Vendredi 20 mars 2009 5 20 /03 /2009 09:08

III - ANALYSE LOGIQUE (suite et fin)

 

II - LES PROPOSITIONS SUBORDONNEES

1) La proposition subordonnée relative est introduite par un mot relatif : pronom ou adjectif. Le pronom a un antécédent, ou mot qu'il remplace, dans une proposition qui précède. La proposition subordonnée relative est toujours complément de son antécédent.

"Même elle avait encore cet éclat emprunté //
Dont elle eut soin de peindre et d'orner son visage
Pour réparer des ans l'irréparable outrage
."

 

"Athalie" (Acte II, scène 5), de Jean Racine (1639 - 1699)

Dont : pronom relatif qui remplace "de cet éclat emprunté" (dont = de + l'antécédent), introduit la 2e proposition(qui est donc subordonnée relative).


Remarque : Les 3 infinitifs qui suivent ne sont pas des modes conjugués.

Liste des pronoms relatifs :
QUI QUE QUOI DONT ;
Lequel duquel auquel et leurs composés (variations en genre et en nombre : lequel, laquelle, lesquels, lesquelles...) sont adjectifs quand ils accompagnent le nom, pronoms quand ils le remplacent.

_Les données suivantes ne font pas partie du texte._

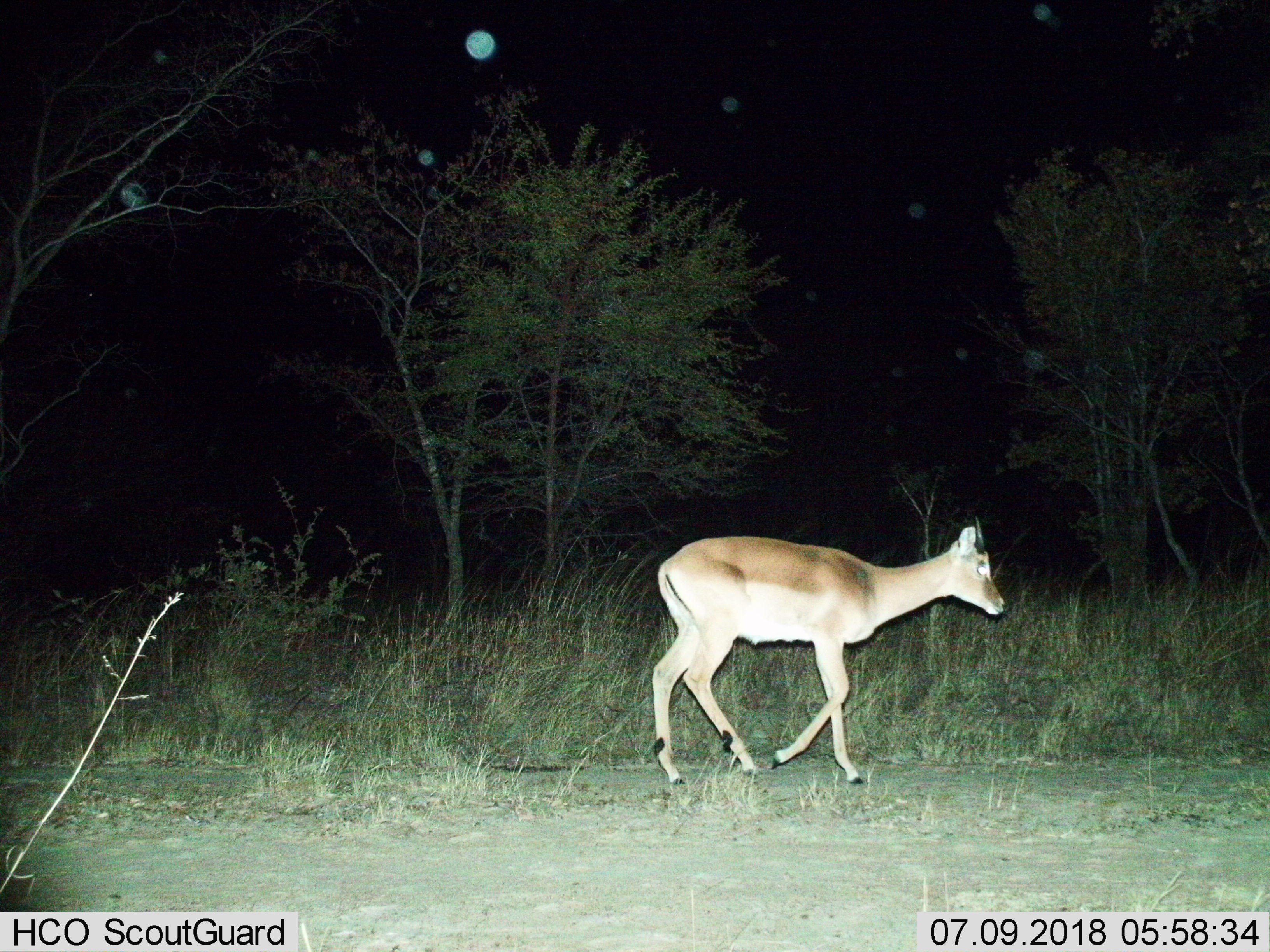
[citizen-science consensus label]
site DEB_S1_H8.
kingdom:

Remarque : La proposition incise, quelle que soit sa nature, s'intercale au milieu d'une autre proposition :

La foi // qui n'agit point, // est-ce une foi sincère ?
"Athalie" (Acte I, scène 1) (Racine)

L'antécédent du pronom relatif peut n'être pas exprimé : dans ce cas le pronom relatif devient   pronom indéfini.

"Qui ne craint point la mort ne craint point les menaces. "Le Cid" (Acte II, scène 1). Pierre Corneille (1606-1684)

("celui" qui, « tout homme » qui... est sous entendu).

3) la proposition subordonnée conjonctive est introduite par une conjonction de subordination (ne pas confondre avec la conjonction de coordination qui relie 2 mots ou 2 groupes de mots de même nature : c'est un rapport d'égalité et non de subordination.

"Quand le moment viendra d'aller trouver les morts //
J'aurai vécu sans soins et mourrai sans remords.
"

 

"Le songe d'un habitant du Mogol", de  Jean de La Fontaine (1621-1695)


Remarques : 1)supprimons l'inversion, due à la nécessité de la rime : quand le moment d'aller trouver les morts viendra //.  L'infinitif présente ici un cas spécial, vu plus loin,  dans la proposition infinitive ; "aller trouver les morts" = de ma mort.

 

2) la proposition ici est subordonnée à deux principales, avec une ellipse de "Je", dans la seconde.

 


Analyse de :  "Quand le moment viendra d'aller trouver les morts" : Proposition subordonnée conjonctive, introduite par la conjonction de subordination : "quand", complément circonstanciel de temps des verbes principaux : vivre et mourir.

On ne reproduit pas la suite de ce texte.